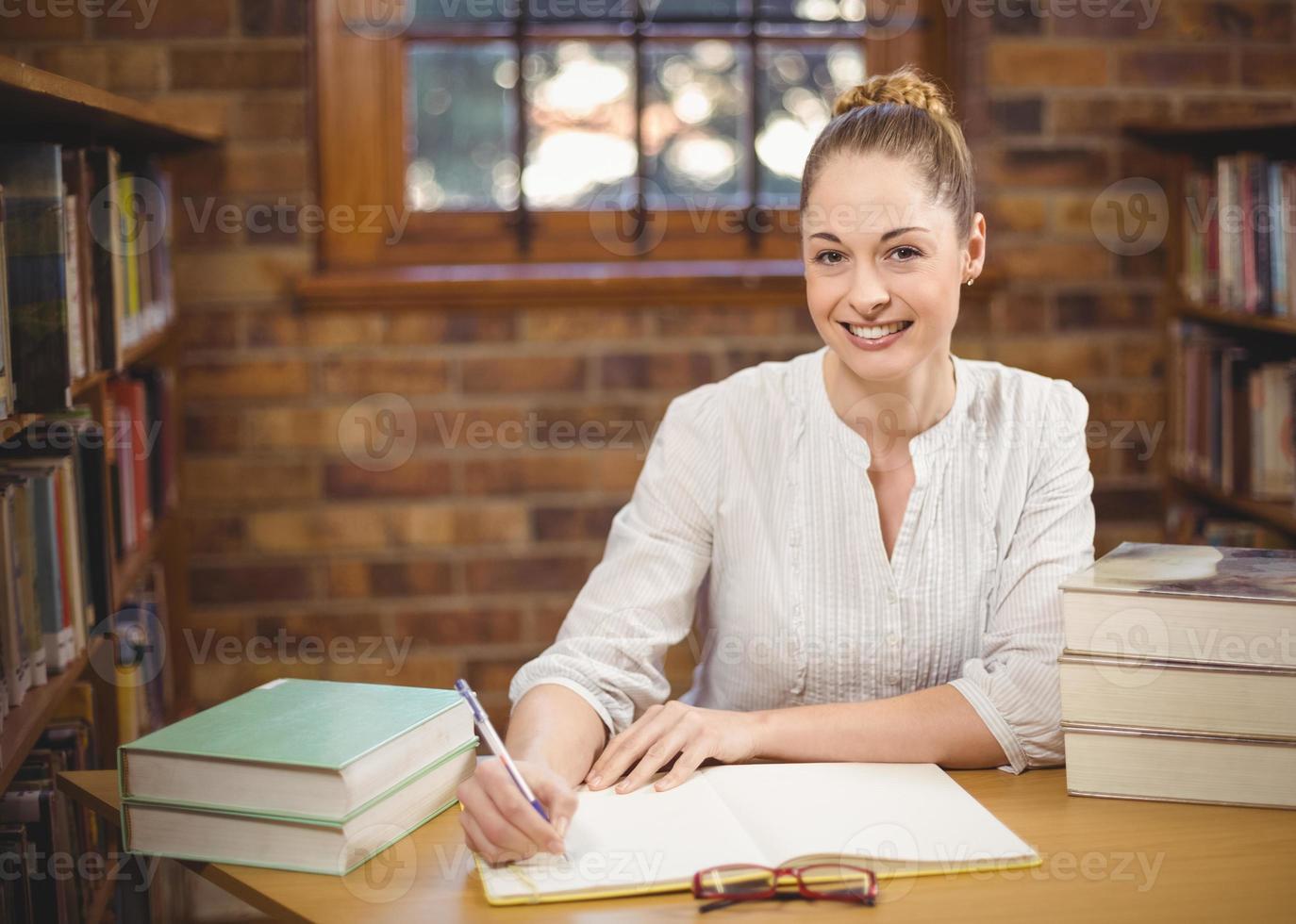 maestra rubia corrigiendo en la biblioteca foto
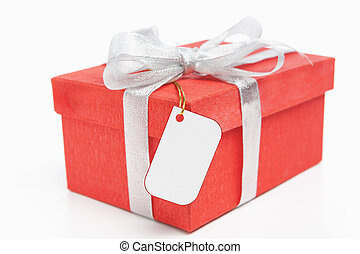 Red Christmas gift with blank tag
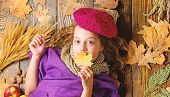Fashion Trend Fall Season. Girl Lay Wooden Background Fallen Leaves Top View. Knitted Accessory Fash poster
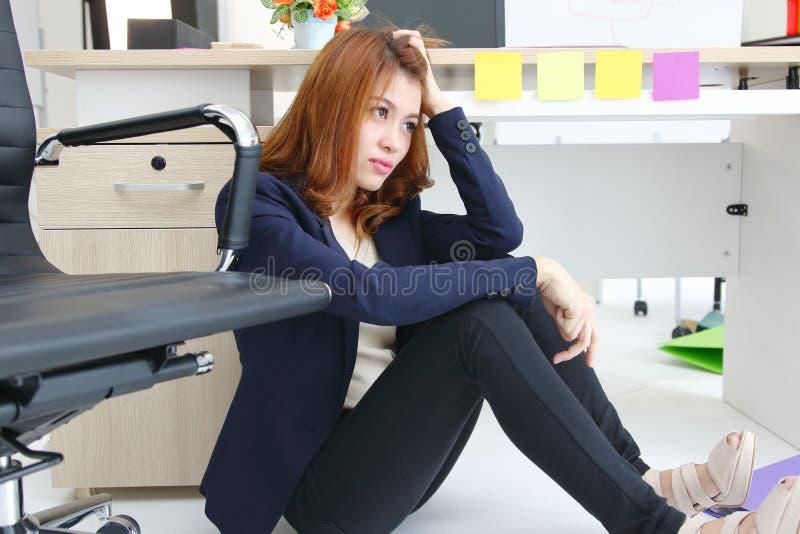 Stressed在办公室工作场所疲倦了年轻亚裔女商人坐地板和感觉的消沉 库存照片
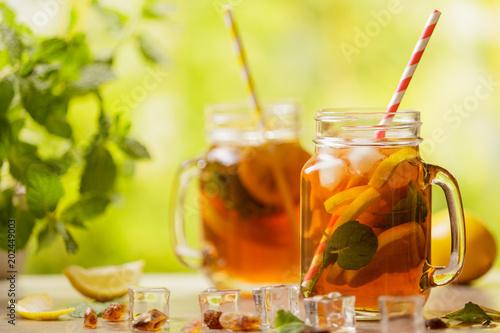 Fototapeta Iced tea with lemon and ice cubes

== == ==

Do not include the images; transcribe the rest of the listing exactly.

Answer to the exercise:
 maestra rubia corrigiendo en la biblioteca foto
 Red Christmas gift with blank tag
Fashion Trend Fall Season. Girl Lay Wooden Background Fallen Leaves Top View. Knitted Accessory Fash poster
 Stressed在办公室工作场所疲倦了年轻亚裔女商人坐地板和感觉的消沉 库存照片
 Fototapeta Iced tea with lemon and ice cubes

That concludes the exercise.